The British motor industry is on line to receive a 7-billion-pound boost from electric cars between 2011 and 2014, according to a survey by GfK Automotive.

The survey found 1.8 per cent of people would definitely buy an electric car by 2014, taking the number of electric vehicles to more than 300,000 cars, when considered over the total car-buying population of 19.8 million households.

If the electric Nissan Leaf is used as a bench mark, the electric vehicle market would be worth £7.2 billion by 2014. An additional three per cent of respondents, or 500,000 of all car buyers, said they would consider buying an electric car. They cited concerns of battery life for their uncertainty and another 64% were concerned about price, the survey said.

The firm predicts electric cars will account for one in 20 of UK car purchases by 2014, based on current sales levels. The market research firm said: With so many on the verge of going electric, the Government, manufacturers and energy suppliers need to grasp the nettle and address concerns.

Governments across the world have set aside billions of dollars in the form of subsidies for early adopters of these alternative energy cars and to boost production of batteries for such vehicles despite persisting doubts about how many people will actually buy them.

Earlier last month, the British government pledged 43 million pounds ($68.24 million) till the end of March 2012 to help British motorists shift to low-carbon vehicles.

The UK government will grant subsidy of up to £5,000 (or $7,935) for the electric vehicles. Under this scheme, the first nine cars to become eligible for eco-friendly car grants are: Mitsubishi iMiEV; smart fortwo electric drive; Peugeot iON; Citroen CZero; Nissan Leaf; Tata Vista EV; Toyota Prius Plug-in; Vauxhall Ampera and Chevrolet Volt. More will follow next year, while the government would increase the number of charging points.

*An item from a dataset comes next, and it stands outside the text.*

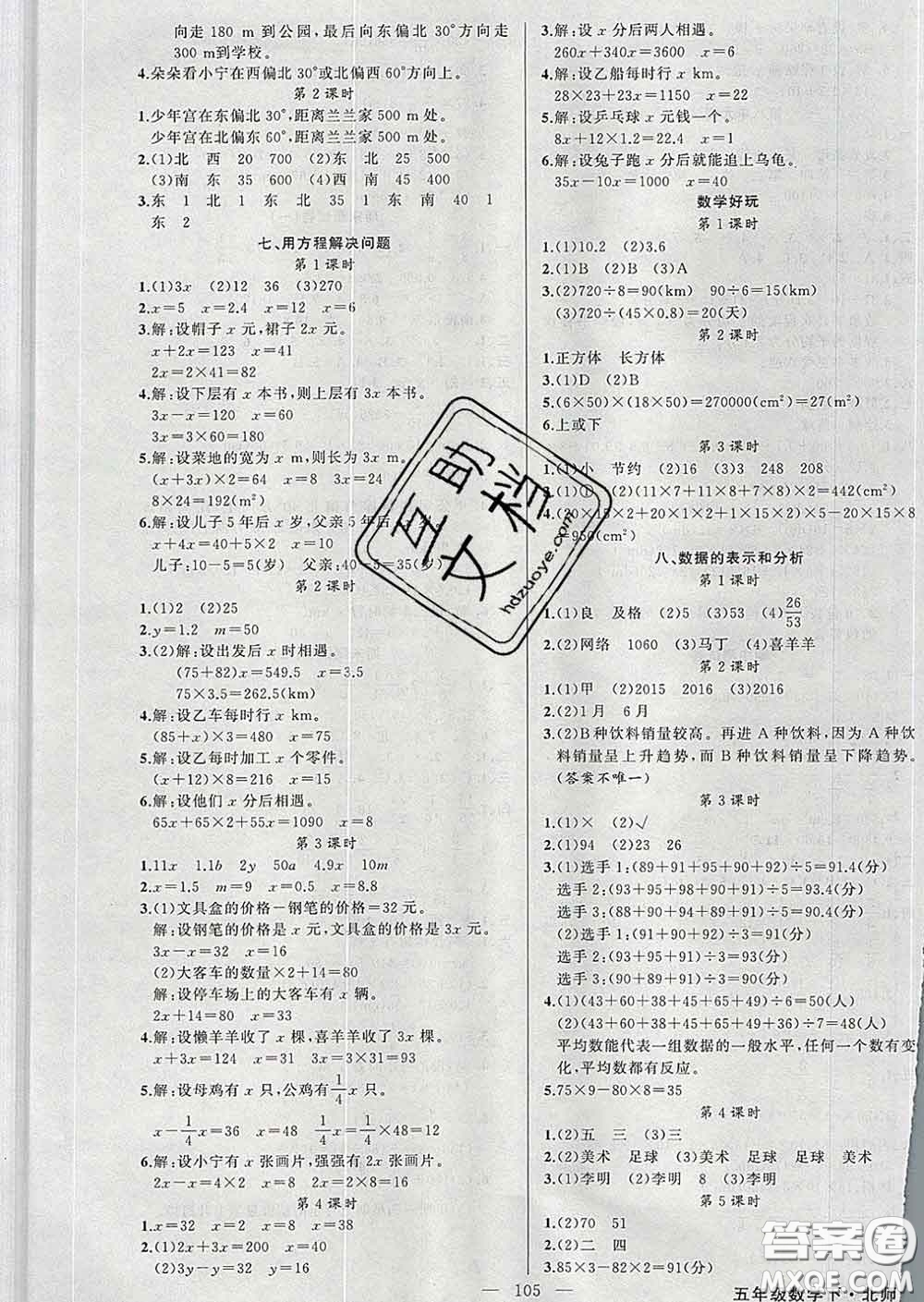 黃岡金牌之路2020年新版練闖考五年級數(shù)學下冊北師版答案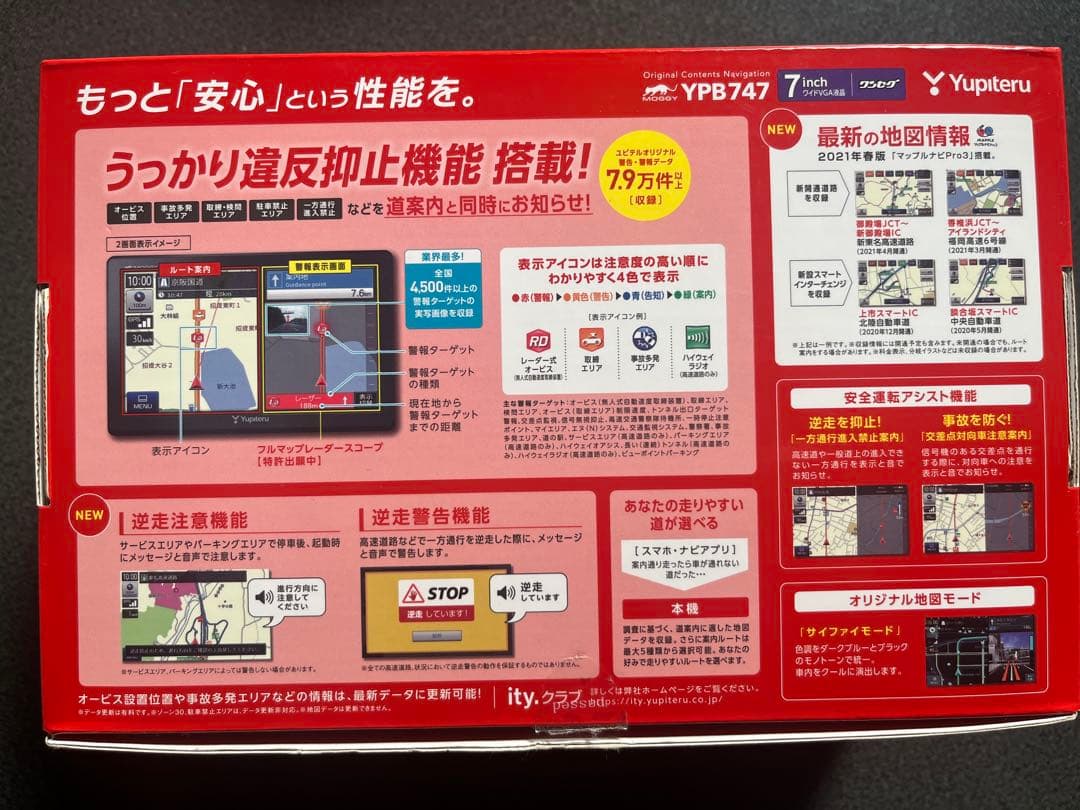 Yupiteru YPB747 7インチカーナビ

On the other side, US has been promoting use of green vehicles through the Department of Energy and is investing $2.85 billion in electric vehicles of which $2 billion will go to help US carmakers produce advanced vehicle batteries and drive train components. Around $400 million will be invested to buy, test, and deploy different types of electric vehicles in the marketplace, and $300 million in cost-share projects under the Clean Cities program.